Il y a quelques années, je travaillais pour Accor Arabie saoudite, au siège du groupe basé à Djedda. Nous supervisions les projets de développement, alors nombreux en cette période de boom pétrolier. Le plus grand projet était également le plus grand projet hôtelier d’Accor dans le monde : le ZamZam Grand Suites à la Mecque, un paquebot de 1240 chambres et suites.

L’un des postes clés pour un tel lancement est celui de DRH. La complexité des procédures administratives, la multiplicité des postes offerts, la diversité des nationalités à recruter ainsi que la nécessité de se conformer à la législation en matière de « saoudisation » des emplois (quota minimal de Saoudiens à employer) exigent de trouver la perle rare et, surtout, de savoir la garder. Ce fut chose faite avec O., un Saoudien expérimenté et efficace.

Or, trois semaines après son recrutement comme DRH du ZamZam Grand Suites, O., visiblement tourmenté et furieux, se rend au siège du groupe et a une discussion très violente avec le directeur des opérations.
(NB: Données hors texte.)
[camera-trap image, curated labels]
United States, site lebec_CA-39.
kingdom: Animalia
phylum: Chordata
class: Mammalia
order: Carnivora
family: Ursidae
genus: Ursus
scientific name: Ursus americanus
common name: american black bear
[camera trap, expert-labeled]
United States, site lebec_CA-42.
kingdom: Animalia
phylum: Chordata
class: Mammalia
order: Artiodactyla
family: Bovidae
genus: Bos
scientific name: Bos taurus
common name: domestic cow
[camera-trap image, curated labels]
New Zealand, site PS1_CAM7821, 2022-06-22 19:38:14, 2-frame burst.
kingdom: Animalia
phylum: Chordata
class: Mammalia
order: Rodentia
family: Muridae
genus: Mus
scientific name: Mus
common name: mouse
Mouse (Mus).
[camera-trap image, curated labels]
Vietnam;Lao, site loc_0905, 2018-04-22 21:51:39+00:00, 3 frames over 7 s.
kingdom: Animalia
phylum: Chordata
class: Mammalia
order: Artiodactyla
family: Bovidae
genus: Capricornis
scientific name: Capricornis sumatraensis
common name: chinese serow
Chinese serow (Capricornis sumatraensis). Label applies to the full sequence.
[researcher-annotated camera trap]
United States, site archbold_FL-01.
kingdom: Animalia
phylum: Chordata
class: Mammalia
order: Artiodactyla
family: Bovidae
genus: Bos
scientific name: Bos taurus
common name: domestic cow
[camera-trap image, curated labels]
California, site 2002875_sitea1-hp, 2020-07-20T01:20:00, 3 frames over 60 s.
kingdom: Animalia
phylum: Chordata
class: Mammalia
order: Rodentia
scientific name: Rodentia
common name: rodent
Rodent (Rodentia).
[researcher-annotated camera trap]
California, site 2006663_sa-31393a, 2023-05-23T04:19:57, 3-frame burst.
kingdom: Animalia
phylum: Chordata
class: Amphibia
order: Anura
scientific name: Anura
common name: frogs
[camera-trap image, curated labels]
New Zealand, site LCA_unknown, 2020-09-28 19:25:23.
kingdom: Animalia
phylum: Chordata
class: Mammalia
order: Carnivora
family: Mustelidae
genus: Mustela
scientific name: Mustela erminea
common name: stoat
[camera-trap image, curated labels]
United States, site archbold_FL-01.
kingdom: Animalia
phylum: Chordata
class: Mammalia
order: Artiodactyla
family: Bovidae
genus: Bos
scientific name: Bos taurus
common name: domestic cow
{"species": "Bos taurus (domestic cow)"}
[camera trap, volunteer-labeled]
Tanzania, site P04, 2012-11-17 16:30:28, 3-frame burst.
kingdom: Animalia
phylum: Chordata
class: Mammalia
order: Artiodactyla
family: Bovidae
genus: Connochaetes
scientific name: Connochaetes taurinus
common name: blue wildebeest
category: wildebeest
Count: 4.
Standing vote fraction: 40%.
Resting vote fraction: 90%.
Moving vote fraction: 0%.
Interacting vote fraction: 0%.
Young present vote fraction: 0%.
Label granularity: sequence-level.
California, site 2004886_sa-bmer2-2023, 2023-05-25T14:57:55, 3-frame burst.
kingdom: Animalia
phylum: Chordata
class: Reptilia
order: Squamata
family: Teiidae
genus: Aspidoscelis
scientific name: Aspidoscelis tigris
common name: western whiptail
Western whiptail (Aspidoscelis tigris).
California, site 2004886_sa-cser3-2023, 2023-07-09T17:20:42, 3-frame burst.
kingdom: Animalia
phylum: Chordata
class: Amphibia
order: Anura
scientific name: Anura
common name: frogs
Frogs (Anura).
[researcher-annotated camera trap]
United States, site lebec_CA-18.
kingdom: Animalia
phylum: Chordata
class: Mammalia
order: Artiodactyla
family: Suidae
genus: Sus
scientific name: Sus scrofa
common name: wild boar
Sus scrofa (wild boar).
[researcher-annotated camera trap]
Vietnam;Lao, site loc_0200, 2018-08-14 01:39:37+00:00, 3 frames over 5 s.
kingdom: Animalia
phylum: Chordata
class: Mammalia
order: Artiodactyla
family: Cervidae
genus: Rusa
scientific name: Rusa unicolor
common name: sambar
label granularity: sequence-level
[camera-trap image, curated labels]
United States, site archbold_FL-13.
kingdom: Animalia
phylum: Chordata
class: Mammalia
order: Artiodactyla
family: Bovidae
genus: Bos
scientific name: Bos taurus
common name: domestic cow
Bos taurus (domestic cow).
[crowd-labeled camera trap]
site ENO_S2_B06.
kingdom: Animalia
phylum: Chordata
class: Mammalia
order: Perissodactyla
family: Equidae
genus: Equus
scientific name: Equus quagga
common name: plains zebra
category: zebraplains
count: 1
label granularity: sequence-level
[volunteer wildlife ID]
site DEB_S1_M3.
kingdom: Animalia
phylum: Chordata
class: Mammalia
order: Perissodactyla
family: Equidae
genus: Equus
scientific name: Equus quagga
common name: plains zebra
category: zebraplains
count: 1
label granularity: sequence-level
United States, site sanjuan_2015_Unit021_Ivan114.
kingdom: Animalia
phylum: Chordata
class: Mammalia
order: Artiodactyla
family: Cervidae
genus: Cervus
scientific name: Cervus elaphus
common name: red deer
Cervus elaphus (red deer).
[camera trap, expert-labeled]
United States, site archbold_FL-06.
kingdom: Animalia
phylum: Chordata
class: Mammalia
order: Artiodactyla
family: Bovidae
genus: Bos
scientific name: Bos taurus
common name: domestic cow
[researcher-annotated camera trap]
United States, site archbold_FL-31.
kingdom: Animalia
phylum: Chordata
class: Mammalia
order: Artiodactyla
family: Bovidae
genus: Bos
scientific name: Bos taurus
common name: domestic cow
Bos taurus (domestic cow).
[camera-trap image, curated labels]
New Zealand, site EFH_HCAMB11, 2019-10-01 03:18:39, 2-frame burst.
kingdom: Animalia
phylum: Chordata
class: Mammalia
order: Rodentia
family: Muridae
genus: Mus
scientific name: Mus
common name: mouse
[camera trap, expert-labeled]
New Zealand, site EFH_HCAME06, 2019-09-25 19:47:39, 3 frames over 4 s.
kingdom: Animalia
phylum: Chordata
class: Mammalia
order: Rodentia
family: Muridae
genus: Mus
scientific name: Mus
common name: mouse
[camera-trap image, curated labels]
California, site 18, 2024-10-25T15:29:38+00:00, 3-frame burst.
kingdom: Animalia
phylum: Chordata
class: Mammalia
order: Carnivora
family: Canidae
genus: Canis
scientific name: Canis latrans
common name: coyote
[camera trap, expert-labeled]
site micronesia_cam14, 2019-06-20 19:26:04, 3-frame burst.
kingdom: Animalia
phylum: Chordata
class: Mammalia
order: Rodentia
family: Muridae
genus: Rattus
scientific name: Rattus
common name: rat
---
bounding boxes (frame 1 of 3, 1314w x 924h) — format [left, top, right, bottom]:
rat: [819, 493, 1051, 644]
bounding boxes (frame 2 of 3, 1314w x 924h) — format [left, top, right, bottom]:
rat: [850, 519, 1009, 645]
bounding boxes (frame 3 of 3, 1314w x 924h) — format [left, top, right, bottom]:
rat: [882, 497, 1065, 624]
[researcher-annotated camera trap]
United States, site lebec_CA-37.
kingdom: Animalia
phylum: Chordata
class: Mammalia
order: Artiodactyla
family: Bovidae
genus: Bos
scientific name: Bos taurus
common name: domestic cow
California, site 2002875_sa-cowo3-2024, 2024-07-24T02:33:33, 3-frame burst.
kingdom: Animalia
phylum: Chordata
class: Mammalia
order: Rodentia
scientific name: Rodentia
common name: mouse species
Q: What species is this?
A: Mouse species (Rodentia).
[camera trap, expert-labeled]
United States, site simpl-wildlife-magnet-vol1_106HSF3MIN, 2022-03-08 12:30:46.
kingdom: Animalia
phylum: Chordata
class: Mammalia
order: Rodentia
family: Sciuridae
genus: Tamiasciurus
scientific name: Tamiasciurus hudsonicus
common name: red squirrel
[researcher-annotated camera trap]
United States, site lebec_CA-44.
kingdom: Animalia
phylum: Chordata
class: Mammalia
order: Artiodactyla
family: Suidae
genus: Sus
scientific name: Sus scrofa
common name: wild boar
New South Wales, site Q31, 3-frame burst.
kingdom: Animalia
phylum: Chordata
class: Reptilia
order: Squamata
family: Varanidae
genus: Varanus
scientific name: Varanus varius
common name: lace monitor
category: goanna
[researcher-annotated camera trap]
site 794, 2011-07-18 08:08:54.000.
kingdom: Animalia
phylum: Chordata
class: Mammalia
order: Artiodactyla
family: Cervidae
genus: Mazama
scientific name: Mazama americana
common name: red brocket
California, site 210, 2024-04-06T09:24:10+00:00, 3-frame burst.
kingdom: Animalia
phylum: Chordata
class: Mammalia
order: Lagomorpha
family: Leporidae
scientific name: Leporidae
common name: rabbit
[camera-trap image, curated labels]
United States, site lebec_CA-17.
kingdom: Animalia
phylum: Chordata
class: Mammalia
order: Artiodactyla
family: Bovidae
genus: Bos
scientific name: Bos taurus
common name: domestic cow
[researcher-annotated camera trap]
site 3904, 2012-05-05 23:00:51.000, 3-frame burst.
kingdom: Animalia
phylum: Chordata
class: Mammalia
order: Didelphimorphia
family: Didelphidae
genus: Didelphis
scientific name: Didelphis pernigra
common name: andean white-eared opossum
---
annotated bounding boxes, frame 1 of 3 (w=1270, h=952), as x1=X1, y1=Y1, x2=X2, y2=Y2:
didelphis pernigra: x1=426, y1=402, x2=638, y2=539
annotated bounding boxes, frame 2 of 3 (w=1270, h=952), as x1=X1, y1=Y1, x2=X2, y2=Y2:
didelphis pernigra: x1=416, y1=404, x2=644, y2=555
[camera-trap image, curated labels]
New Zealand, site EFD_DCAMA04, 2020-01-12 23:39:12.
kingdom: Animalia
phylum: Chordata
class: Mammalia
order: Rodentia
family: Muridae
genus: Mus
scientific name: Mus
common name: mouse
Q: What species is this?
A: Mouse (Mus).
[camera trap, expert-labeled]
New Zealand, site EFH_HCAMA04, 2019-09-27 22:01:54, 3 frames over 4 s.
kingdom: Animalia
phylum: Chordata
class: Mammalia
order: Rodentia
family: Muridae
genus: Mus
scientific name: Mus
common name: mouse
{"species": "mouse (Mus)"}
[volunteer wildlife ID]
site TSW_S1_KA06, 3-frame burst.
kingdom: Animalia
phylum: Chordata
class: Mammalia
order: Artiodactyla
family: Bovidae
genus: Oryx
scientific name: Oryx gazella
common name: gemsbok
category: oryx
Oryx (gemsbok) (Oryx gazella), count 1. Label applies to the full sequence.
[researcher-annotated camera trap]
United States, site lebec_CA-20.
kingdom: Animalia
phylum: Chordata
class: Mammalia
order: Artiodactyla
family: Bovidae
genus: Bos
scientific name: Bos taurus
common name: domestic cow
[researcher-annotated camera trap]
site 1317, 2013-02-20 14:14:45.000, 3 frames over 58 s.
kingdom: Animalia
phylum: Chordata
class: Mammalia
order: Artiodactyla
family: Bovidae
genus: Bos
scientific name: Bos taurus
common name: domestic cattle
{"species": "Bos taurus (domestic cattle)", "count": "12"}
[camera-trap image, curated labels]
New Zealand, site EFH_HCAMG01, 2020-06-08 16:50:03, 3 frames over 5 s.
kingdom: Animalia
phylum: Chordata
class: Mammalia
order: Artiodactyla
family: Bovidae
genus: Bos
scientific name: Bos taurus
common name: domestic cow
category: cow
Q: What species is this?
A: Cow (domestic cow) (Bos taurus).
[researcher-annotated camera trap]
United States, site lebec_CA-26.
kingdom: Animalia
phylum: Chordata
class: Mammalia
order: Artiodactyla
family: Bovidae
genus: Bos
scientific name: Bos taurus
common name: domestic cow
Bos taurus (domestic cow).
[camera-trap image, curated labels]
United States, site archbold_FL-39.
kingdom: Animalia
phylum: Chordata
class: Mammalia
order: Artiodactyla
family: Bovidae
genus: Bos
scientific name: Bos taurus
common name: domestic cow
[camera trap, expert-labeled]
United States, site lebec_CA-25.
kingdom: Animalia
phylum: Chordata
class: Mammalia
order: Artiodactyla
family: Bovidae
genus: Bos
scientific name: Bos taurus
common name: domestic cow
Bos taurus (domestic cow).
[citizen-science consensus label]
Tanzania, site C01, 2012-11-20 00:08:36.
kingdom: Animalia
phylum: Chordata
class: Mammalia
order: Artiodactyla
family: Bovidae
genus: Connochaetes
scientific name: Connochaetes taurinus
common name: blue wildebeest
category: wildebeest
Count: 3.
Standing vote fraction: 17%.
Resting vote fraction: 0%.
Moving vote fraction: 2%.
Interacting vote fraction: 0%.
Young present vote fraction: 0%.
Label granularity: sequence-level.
Puis, il annonce tout de go : « Je démissionne. » Stupeur générale. Depuis son arrivée chez Accor, O. avait rapidement pris en main ses nombreux dossiers et s’était parfaitement intégré au sein de l’équipe de préouverture de l’hôtel. Quelques cafés et cigarettes plus tard, O. s’est calmé et a enfin expliqué la raison de sa décision soudaine.

La veille avait eu lieu une réunion dans le bureau du directeur des opérations. Arrivé un peu en avance, O. avait posé son téléphone portable sur une table basse, puis s’était absenté quelques instants. Le téléphone a sonné pendant son absence. Agacé, le directeur des opérations l’a éteint d’autorité, sans cependant le notifier à O. à son retour.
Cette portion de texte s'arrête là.